(COMPLETE THE FOLLOWING):
a) Return the wrestling recap below word for word, in full, leaving the records out.
b) How many lines of the records below contain the string "instances"? Case counts, so match capitals and lowercase letters exactly. Reply with only the number.

(DOCUMENT):

* Start *

This Week’s Pepe Costume: Alien
“Captain Lovedog” (misunderstood as “Kemp the Love Dog” by closed captioning because of Mongo’s accent) has flown in “from Dogtron” to “see some out-of-this-world action, I’m talkin’ wrestlin’ you’ve never seen on this planet before.” GET GRANMAWMA OUT THE TOILET BABY BECAUSE THESE EXTRATERRESTRIAL BEINGS ARE GONNA NEED SOME BACKGROUND INFORMATION ABOUT THIS JIM DUGGAN VS. MENG MATCH.
Best: A Few Notes On Diamond Dallas Page
1. What’s stranger, the fact that in a couple of years this slovenly, cigar-chomping 35-year old with a curly mullet and no obvious wrestling talent would be one of the best performers on the show and a multiple-time heavyweight champion, or the fact that in 20 years he’d be a beloved yoga instructor?
2. I don’t think WCW realized what they had with the “Diamond Doll,” Kimberly Page. She’s the closest thing wrestling’s had to a Miss Elizabeth since Elizabeth herself; a gorgeous, friendly person in pretty dresses who happens to be in a longterm relationship with an awful-looking sociopath and simultaneously earns our admiration for being a goodhearted person, and our heat for not kicking the a-hole to the curb. If she’d been around in 1985 like Liz, she probably would’ve been a deified princess. Instead, she was around in 1995, which meant she spent a chunk of her career as a braless Brutus Beefcake aside called “The Booty Babe.”

* End *

(DATA PROVIDED):

* Start *

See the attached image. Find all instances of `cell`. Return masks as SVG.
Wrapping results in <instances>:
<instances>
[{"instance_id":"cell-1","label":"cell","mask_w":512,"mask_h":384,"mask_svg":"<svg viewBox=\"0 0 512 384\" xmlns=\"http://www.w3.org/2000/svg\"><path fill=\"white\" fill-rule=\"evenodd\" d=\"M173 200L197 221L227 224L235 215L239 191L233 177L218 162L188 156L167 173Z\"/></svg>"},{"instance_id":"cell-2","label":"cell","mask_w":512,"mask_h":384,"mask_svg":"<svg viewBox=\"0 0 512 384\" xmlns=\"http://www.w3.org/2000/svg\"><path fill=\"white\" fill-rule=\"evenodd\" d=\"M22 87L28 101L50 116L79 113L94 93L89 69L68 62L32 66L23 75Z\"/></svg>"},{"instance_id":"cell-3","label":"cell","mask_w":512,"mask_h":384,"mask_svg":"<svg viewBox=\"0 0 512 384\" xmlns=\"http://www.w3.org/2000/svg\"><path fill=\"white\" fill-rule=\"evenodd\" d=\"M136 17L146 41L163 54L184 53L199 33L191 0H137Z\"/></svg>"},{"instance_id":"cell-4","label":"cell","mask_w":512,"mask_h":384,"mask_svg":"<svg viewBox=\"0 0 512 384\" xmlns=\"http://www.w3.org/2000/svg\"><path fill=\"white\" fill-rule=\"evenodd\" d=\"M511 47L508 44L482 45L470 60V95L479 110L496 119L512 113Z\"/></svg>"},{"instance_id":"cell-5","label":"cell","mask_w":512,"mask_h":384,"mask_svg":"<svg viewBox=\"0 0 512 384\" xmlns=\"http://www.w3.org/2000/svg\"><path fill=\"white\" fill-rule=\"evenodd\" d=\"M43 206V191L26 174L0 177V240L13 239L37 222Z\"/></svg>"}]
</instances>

* End *

(THE SOLUTIONS):
a)
This Week’s Pepe Costume: Alien
“Captain Lovedog” (misunderstood as “Kemp the Love Dog” by closed captioning because of Mongo’s accent) has flown in “from Dogtron” to “see some out-of-this-world action, I’m talkin’ wrestlin’ you’ve never seen on this planet before.” GET GRANMAWMA OUT THE TOILET BABY BECAUSE THESE EXTRATERRESTRIAL BEINGS ARE GONNA NEED SOME BACKGROUND INFORMATION ABOUT THIS JIM DUGGAN VS. MENG MATCH.
Best: A Few Notes On Diamond Dallas Page
1. What’s stranger, the fact that in a couple of years this slovenly, cigar-chomping 35-year old with a curly mullet and no obvious wrestling talent would be one of the best performers on the show and a multiple-time heavyweight champion, or the fact that in 20 years he’d be a beloved yoga instructor?
2. I don’t think WCW realized what they had with the “Diamond Doll,” Kimberly Page. She’s the closest thing wrestling’s had to a Miss Elizabeth since Elizabeth herself; a gorgeous, friendly person in pretty dresses who happens to be in a longterm relationship with an awful-looking sociopath and simultaneously earns our admiration for being a goodhearted person, and our heat for not kicking the a-hole to the curb. If she’d been around in 1985 like Liz, she probably would’ve been a deified princess. Instead, she was around in 1995, which meant she spent a chunk of her career as a braless Brutus Beefcake aside called “The Booty Babe.”

b) 4